# [SET EXERCISE]
Copy the entries below word for word, starting at the line that contains "What separation exists" and ending at the line that contains "Answer: [631,408] < [127,462] < [588,669]", with both of those lines included. Don't include the pictures.

# [MATERIAL TO PROCESS]
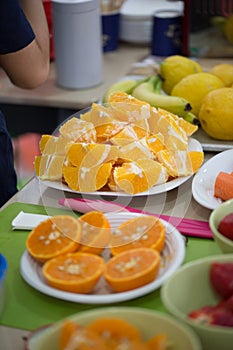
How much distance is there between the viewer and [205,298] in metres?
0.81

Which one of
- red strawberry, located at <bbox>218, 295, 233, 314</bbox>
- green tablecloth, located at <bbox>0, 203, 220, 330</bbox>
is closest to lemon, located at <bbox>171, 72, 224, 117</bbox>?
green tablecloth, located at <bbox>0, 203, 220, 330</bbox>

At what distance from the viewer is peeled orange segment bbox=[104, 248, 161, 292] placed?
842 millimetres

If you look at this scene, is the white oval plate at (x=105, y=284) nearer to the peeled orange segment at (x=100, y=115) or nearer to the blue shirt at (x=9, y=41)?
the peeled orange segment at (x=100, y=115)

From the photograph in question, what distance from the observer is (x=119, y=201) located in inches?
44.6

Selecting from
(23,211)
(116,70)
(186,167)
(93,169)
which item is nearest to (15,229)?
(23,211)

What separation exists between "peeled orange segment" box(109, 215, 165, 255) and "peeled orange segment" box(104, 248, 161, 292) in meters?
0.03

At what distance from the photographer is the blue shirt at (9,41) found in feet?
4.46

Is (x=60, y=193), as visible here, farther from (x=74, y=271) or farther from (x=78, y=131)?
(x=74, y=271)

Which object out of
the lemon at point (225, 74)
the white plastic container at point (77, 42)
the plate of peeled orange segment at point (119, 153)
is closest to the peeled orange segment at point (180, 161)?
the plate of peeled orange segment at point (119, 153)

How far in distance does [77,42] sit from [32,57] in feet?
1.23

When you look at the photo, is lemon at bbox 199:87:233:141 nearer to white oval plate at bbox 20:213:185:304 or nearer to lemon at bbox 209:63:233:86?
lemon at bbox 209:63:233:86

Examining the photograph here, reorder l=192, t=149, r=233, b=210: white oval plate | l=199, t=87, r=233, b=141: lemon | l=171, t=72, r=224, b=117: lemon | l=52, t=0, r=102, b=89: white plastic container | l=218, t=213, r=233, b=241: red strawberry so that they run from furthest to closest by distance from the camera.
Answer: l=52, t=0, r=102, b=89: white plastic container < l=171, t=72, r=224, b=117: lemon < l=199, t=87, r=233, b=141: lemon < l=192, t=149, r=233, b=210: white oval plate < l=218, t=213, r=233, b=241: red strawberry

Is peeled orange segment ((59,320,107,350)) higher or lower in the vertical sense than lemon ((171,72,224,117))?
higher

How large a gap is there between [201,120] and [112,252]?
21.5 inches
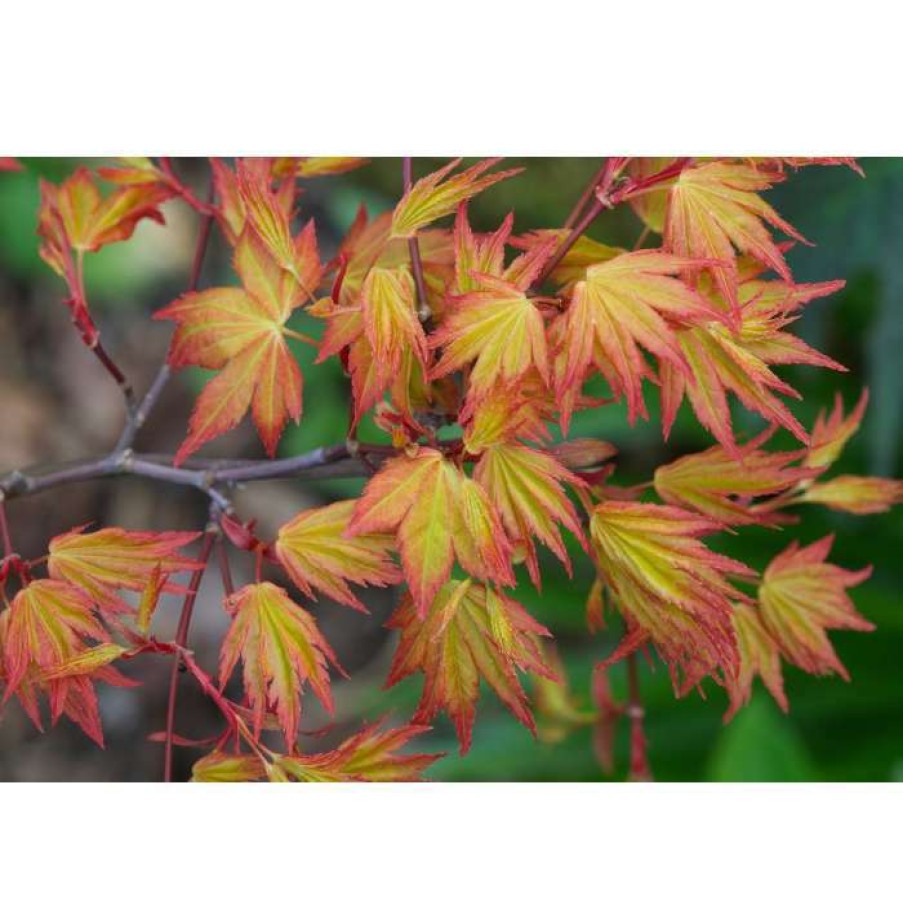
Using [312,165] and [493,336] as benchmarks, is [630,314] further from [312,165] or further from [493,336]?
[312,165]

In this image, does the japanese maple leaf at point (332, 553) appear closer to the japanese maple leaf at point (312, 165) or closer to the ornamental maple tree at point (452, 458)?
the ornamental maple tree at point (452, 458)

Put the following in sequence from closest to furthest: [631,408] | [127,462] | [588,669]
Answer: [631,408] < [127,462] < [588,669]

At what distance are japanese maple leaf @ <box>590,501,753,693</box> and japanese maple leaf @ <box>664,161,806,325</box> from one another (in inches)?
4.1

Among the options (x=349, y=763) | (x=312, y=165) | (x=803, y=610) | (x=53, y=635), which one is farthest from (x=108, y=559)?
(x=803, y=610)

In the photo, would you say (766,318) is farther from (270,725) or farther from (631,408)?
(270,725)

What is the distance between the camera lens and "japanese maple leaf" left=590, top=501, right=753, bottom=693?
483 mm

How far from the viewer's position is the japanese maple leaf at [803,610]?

# [ANSWER TO THE EXERCISE]
What separation exists between "peeled orange segment" box(109, 215, 165, 255) and "peeled orange segment" box(104, 248, 161, 292) in meters?
0.03

At what distance from the photographer is the blue shirt at (9,41) found in feet?
4.46

Is (x=60, y=193), as visible here, farther from (x=74, y=271) or farther from (x=78, y=131)?
(x=74, y=271)

Which object out of
the lemon at point (225, 74)
the white plastic container at point (77, 42)
the plate of peeled orange segment at point (119, 153)
is closest to the peeled orange segment at point (180, 161)?
the plate of peeled orange segment at point (119, 153)

How far in distance does [77,42] sit from [32,57] in feet?
1.23

When you look at the photo, is lemon at bbox 199:87:233:141 nearer to white oval plate at bbox 20:213:185:304 or nearer to lemon at bbox 209:63:233:86?
lemon at bbox 209:63:233:86

Examining the photograph here, reorder l=192, t=149, r=233, b=210: white oval plate | l=199, t=87, r=233, b=141: lemon | l=171, t=72, r=224, b=117: lemon | l=52, t=0, r=102, b=89: white plastic container | l=218, t=213, r=233, b=241: red strawberry so that they run from furthest to closest by distance from the camera.
Answer: l=52, t=0, r=102, b=89: white plastic container < l=171, t=72, r=224, b=117: lemon < l=199, t=87, r=233, b=141: lemon < l=192, t=149, r=233, b=210: white oval plate < l=218, t=213, r=233, b=241: red strawberry

Is peeled orange segment ((59,320,107,350)) higher or lower in the vertical sense than lemon ((171,72,224,117))?
higher

How large a gap is there between [201,120] and [112,252]?
21.5 inches
Using [312,165] and [493,336] as benchmarks, is [630,314] further from [312,165] or further from [493,336]?
[312,165]

In this image, does the japanese maple leaf at point (332, 553) appear closer to the japanese maple leaf at point (312, 165) or closer to the ornamental maple tree at point (452, 458)?
the ornamental maple tree at point (452, 458)

Put the following in sequence from closest to furthest: [631,408] | [127,462] | [588,669]
Answer: [631,408] < [127,462] < [588,669]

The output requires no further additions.